Coming off the muddled Iowa Caucuses early this week, seven Democratic candidates face off Friday night in a presidential debate in New Hampshire seeking to capitalize on early momentum or to rebound from a disappointing start.
Those on the stage in Manchester, New Hampshire, are most specifically targeting voters in that state as they prepare for a primary election Tuesday. But after months of debating with no voter input, the race has a sense of sudden acceleration with nominating contests in four states this month and 14 more on the first Tuesday in March.
Sen. Bernie Sanders and former South Bend, Indiana, Mayor Pete Buttigieg carry the most momentum into the debate with Buttigieg having earned the most delegates in Monday's Iowa caucuses and Sanders winning the most popular votes.
Sanders, who represents neighboring Vermont, is the clear favorite in New Hampshire where he dominated in the 2016 primary with 60 percent of the vote. Sanders, a self-described democratic socialist, sharply criticized Buttigieg at a "Politics & Eggs" breakfast Friday at Saint Anselm College for accepting contributions from billionaires.
Pre-election polls show an opportunity for former Vice President Joe Biden to bounce back after a dismal fourth-place finish in Iowa.
Just behind Biden and Buttigieg in the polls is Sen. Elizabeth Warren, who was third in Iowa.
They will be joined in the debate by Sen. Amy Klobuchar, entrepreneur Andrew Yang and billionaire Tom Steyer.

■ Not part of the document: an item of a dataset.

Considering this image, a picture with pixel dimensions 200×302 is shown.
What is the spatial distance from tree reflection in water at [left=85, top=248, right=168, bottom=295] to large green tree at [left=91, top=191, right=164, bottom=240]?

Several other Democrats are still in the race, but did not meet the national Democratic party's requirements for the debate. To qualify, candidates could either earn at least one delegate in Iowa, or amass donations from 225,000 individual donors and show either 7% support in two polls in early voting states or 5% in national or early state polls.
Those who did not make it can try to qualify for the next debate February 19 in the western state of Nevada ahead of the February 22 caucuses there, or the February 25 debate in South Carolina before that state holds its primary later that week.

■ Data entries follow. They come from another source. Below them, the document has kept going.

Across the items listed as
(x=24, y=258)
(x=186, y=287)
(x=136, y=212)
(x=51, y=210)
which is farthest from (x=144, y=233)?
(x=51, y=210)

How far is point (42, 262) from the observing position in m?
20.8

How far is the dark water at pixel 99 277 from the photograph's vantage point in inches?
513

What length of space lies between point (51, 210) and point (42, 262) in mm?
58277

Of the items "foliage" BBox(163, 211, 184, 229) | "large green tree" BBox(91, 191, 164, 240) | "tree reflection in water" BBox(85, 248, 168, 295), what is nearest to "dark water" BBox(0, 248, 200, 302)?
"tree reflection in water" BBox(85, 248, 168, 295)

Like the candidates who did not perform up to their expectations in Iowa, the party itself has a chance to bounce back in New Hampshire after what Iowa state party officials called a "stumbling block" in reporting their results that left candidates and voters wondering about the final outcome for two days.
Democrats will formally name their presidential nominee at a convention in Wisconsin in July.
Republicans hold their convention in August to nominate incumbent President Donald Trump.